J. Arango^*,2,3, I. Misztal^*, S. Tsuruta^*, M. Culbertson and W. Herring

^* Department of Animal and Dairy Science, University of Georgia, Athens 30602-2771; and and Smithfield Premium Genetics, Roanoke Rapids, NC 27870

	Abstract

Top Abstract Introduction Materials and Methods Results and Discussion Implications Appendix Literature Cited

 
Records of on-test ADG of Large White gilts were analyzed to estimate variance components of direct and associative genetic effects. Models included the effects of contemporary group (farm-barn-batch), birth litter, pen group, and direct and associative additive genetic effects.
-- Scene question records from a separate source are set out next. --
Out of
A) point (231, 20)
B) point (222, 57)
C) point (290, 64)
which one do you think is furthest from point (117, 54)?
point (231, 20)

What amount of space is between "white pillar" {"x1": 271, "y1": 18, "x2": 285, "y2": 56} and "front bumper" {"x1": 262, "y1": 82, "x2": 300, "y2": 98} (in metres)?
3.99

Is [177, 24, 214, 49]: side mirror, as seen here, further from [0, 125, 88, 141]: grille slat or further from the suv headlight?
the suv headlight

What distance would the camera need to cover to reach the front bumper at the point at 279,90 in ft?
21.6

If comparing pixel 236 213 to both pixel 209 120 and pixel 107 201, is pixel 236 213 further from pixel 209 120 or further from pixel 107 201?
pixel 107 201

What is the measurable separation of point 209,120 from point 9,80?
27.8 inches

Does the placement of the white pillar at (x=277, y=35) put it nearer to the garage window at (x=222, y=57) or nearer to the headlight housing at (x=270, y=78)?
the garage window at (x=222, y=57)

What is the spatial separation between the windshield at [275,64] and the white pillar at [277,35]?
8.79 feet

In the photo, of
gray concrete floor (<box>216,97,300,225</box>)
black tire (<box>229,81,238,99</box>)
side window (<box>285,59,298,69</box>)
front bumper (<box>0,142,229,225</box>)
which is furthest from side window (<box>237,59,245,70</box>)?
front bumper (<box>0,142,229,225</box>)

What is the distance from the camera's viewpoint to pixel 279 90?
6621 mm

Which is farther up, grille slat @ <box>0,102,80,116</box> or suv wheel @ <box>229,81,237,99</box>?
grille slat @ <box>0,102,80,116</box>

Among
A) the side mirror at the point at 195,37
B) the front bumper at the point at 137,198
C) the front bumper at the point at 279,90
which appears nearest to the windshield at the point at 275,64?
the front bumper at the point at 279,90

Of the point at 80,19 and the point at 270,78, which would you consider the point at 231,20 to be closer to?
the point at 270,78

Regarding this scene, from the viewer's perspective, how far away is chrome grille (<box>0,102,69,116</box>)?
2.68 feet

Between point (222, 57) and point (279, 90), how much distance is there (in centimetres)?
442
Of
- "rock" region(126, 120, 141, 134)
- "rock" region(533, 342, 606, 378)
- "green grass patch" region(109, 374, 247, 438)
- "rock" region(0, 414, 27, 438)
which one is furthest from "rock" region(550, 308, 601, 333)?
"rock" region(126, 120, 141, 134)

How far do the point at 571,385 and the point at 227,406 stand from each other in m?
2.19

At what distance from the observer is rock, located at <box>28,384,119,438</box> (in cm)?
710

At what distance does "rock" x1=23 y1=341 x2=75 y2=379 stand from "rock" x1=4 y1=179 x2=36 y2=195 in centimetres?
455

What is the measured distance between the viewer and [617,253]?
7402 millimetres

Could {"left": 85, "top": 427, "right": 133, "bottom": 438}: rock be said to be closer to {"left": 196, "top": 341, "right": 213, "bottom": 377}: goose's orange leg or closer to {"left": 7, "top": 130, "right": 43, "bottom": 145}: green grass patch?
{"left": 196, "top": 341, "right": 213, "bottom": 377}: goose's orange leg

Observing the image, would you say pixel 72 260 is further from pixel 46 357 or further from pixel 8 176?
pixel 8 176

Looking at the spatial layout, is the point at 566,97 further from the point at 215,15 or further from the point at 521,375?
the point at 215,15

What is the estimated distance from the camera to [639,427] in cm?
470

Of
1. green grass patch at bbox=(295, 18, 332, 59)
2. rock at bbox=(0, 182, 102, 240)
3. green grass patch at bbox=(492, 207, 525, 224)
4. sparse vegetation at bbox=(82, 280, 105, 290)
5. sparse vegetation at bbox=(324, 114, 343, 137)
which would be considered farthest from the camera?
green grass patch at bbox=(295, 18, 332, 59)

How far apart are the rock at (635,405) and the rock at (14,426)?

The area of each pen was 14 m². The additive genetic variance was a function of the number of competitors in a group, the additive relationships between the animal performing the record and its pen mates, and the additive relationships between pen mates. To partially account for differences in the number of pen mates, a covariable (q_i = 1, 1/n, or 1/n) was added to the associative genetic effect. There were 4,946 records from 2,409 litters and 362 pen groups. Pen group size ranged from 12 to 16 gilts. Analyses by REML converged very slowly. A grid search showed that the likelihood function was almost flat when the additive genetic associative effect was fitted. Estimates of direct and associative heritability were 0.15 and 0.03, respectively. Within the BLUPF90 family of programs, the mixed-model equations can be set up directly. For variance component estimation, simple programs (REMLF90 and GIBBSF90) worked without modifications, but more optimized programs did not. Estimates obtained using the three values of q_i were similar. With the data structure available for this study and under an environment with relative low competition among animals, accurate estimation of associative genetic effects was not possible. Estimation of competitive effects with large pen size is difficult. The magnitude of competition effects may be larger in commercial populations, where housing is denser and food is limited.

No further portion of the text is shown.